For a complex task with many steps this loop can run for hours or even days.

Anthropic's coding-specific agent Claude Code is just such an agentic loop and not to be confused with Claude itself, Anthropic's Large Language Model. Claude Code runs the loop and executes tools on your local computer, at the behest of Claude who thinks, hallucinates and gobbles tokens in the cloud.

Anyone who has written a trivial python script or visual basic macro will recognise that the agentic loop is not AI. It is not itself a Large Language Model (it is just a harness to invoke an LLM). This distinction is important because people often conflate the agent with the mysterious probabilistic token generator (the Large Language Model).

I have over-simplified. Sophisticated agents do have lots of twiddly bits around the edges, but they are still just regular software behaving predictably except when they've been badly written, badly specified or badly tested. If you ask your gardener to use a trowel to dig out the weeds, but instead they use a pair of shears to lop off the tops, this inappropriate use of the wrong tool cannot be put down to probability — it's just wilful laziness. In contrast the job of a Large Language Model is to predict the next token (word) based on all that has gone before. That this prediction works so extraordinarily well almost all the time is genuinely mind-boggling. But it is still guesswork, which occasionally delivers the wrong answer, unhelpfully called hallucination rather than bad luck.

The duration of this loop directly influences token usage and cost — the more times the agent goes around the loop before the next user interaction, the more tokens the system will have produced with a correspondingly greater cost.

And these agentic workflows get way, way more expensive when one agent spawns other independent subagents, each with their own loop repeatedly invoking the LLM and of course invisibly burning their own bonfires of tokens.

Managing hundreds of concurrent long-running agents, the top individual developers at the tech giants can burn upwards of a billion tokens per day ($25,000 per developer per day). Pause to let that sink in.

A few companies maintain official or unofficial leaderboards, with 'tokenmaxxing' bragging rights for the developer who burns the most tokens. Stories circulate of individuals exceeding $5M of token costs in a single year, and that's presumably without even generating gratuitous high-fidelity videos of themselves embracing Jesus, raising the dead or doing other things contrary to their terms of employment.

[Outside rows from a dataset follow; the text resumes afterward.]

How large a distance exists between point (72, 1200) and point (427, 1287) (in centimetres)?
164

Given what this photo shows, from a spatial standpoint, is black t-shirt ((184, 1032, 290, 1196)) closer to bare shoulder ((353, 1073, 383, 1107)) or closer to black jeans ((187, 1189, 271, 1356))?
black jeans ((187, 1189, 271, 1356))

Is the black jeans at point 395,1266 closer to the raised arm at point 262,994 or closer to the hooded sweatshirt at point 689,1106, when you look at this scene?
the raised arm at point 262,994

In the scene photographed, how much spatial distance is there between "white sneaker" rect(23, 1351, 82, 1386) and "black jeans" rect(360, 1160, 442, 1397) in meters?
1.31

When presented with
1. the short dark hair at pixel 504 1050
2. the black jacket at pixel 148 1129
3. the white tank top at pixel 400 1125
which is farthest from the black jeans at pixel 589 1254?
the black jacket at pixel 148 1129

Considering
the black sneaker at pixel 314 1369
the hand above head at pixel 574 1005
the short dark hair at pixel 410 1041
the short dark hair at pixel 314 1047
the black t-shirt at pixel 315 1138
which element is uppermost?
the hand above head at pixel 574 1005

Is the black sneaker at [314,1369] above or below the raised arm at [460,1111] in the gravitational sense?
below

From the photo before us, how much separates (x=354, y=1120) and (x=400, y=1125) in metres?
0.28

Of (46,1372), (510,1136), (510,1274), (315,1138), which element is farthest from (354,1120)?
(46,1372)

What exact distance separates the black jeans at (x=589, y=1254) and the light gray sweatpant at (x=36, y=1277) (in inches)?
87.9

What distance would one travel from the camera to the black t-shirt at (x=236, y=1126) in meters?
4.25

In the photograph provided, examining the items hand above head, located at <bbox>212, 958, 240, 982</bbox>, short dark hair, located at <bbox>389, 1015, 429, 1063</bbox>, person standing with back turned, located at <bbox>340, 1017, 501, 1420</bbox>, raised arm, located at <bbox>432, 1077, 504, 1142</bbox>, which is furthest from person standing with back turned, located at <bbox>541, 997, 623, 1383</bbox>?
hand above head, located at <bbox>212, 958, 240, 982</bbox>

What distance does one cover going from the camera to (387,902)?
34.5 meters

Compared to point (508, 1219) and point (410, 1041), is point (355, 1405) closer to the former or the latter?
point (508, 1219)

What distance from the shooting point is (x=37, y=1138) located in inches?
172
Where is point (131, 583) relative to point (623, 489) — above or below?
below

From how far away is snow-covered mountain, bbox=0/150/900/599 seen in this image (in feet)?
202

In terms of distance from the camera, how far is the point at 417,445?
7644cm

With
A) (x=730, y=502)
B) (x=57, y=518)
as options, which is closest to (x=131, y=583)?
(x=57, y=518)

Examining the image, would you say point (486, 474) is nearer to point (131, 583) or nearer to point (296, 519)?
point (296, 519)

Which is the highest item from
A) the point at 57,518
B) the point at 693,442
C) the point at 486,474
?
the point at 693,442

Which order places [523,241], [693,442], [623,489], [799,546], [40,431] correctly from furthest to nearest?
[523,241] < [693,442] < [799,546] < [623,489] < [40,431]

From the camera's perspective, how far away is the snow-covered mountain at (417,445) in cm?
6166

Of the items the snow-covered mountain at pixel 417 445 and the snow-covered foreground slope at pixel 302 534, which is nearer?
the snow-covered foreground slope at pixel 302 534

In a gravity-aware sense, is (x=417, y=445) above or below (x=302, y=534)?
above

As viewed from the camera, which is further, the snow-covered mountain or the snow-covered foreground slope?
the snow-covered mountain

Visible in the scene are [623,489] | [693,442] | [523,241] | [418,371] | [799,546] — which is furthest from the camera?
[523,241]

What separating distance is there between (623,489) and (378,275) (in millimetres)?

Token usage is an extremely imperfect measure of productivity in the same way that timesheets are a poor measure of output and lines of code are a poor measure of software functionality. The very existence of token usage leaderboards encouraging tokenmaxxing feels like rewarding people for working 100+ hours a week without caring what they produce.

But there is some underlying truth that the most talented and productive AI-native developers are finding novel ways to orchestrate whole armies of AI agents producing working code in an extraordinarily short period of time.

Having said that, right now the code they produce is often flabby and sometimes downright unmaintainable, which we'll return to in a future post.

Software development is particularly well suited to armies of agents co-operating to write, test and review large swathes of code. But the general principle of semi-independent agents running for hours or days to get shit done applies to many other desk jobs. Anything that involves a sequence of steps such as research, combining, distilling, writing, reading, comparing or deducing is a great candidate for an agentic loop. Even if there are points where the process has to pause or consult other departments, that can be built into the loop as just another tool call (call the tool upstairs to get his approval).

If you're still a sceptic, try using Claude Cowork or even do a bit of vibe coding for a glimpse of what is now possible. Don't worry about being hit with a nasty bill. If you do run out of tokens on your plan you will simply get throttled back by the model.